The band gap (Eg) of the obtained materials for direct allowed electronic transitions was calculated from the data of the diffuse reflectance spectrum and is in the range of 2.28(5)–2.62(5) eV [49]. All studied samples have a yellow color, the intensity of which increases with an increase in the content of iron (III). This indicates a significant reflection of visible light in the yellow and longer wavelength region of the spectrum. All samples demonstrate a pronounced absorption peak at about 475 nm (~2.63 eV), indicating the presence of iron ions in the trivalent state (Fe³⁺) with distorted octahedral symmetry [36,37]. Calculations showed that the measured energies of direct allowed electronic transitions, which determine the edge of the absorption band of light quanta, are in the range of 2.28(5)–2.62(5) eV. In this case, with an increase in the iron content in the samples, the band gap decreases, which leads to the convergence of the VZ valence band and the conduction band. A similar effect of doping with iron on the band gap of pyrochlores in the systems Bi₂O₃–Fe₂O₃–TeO₃, Bi-Fe-W-O was noted in [19,31]. The underestimated values of the band gap in the studied pyrochlores can be a consequence of the Stark effect, as well as the small grain sizes of ceramics. It is interesting to note that the band gap of the studied ceramics correlates with the energy of solar radiation reaching the Earth’s surface and having a maximum intensity (2.1–2.5 eV). In this regard, the obtained samples satisfy the condition for efficient conversion of solar energy into electrical energy and are promising as light-absorbing elements for solar batteries.

4. Conclusions

In the work, a continuous series of Bi₂Mg_xFe_1−xTa₂O_9.5−Δ solid solutions synthesized by the solid-phase method was characterized.
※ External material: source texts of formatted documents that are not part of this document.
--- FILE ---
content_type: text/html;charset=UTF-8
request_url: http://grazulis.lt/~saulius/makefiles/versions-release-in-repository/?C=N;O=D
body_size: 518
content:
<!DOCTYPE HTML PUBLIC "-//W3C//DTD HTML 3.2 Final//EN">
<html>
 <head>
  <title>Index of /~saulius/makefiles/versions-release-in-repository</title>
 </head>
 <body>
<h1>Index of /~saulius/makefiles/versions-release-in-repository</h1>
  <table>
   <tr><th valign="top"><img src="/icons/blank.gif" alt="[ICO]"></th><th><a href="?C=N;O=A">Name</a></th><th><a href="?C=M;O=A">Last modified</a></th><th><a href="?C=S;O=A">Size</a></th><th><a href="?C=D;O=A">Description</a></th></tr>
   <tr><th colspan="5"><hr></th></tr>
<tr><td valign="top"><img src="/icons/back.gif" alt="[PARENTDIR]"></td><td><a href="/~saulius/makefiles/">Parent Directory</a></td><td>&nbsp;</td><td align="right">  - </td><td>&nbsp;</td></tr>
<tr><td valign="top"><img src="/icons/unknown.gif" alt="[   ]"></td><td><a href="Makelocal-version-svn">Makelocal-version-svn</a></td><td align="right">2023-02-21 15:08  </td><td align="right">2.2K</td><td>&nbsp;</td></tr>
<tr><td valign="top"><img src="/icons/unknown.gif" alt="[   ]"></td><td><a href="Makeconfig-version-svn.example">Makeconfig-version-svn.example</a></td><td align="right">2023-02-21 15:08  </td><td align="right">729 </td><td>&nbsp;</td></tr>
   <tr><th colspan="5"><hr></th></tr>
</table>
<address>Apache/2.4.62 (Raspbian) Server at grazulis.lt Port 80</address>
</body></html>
It has been shown that in the case of insufficient homogenization of preparations during the synthesis, an admixture of bismuth orthotantalate appears. If the thermal stability of the samples is higher, the higher the content of iron ions is. Iron–magnesium pyrochlores are characterized by weak and uniform, isotropic expansion. The average value of TEC in the temperature range of 30–1050 °C is 6.4 × 10⁻⁶ °C⁻¹. Solid solutions are characterized by a disordered pyrochlore structure (sp. gr. Fd$\overline{3}$m:2, Z = 8), in which iron (III) and tantalum(V) ions share octahedral positions 16b, bismuth ions are displaced to 96g positions. The microstructure of the samples is porous, dendrite-type. According to X-ray spectroscopy, bismuth, tantalum and iron ions are in the charge state Bi (+3), Ta(+5-δ), Fe (+3). The Mössbauer spectrum is represented by a symmetric doublet with IS = 0.378 ± 0.005, QS = 0.575 ± 0.010 mm/s, associated with Fe³⁺ ions in regular axial octahedral positions of tantalum. The samples exhibit typical properties for dielectrics. The band gap of the studied ceramics (2.28(5)–2.62(5) eV) correlates with the energy of solar radiation reaching the Earth’s surface and having a maximum intensity.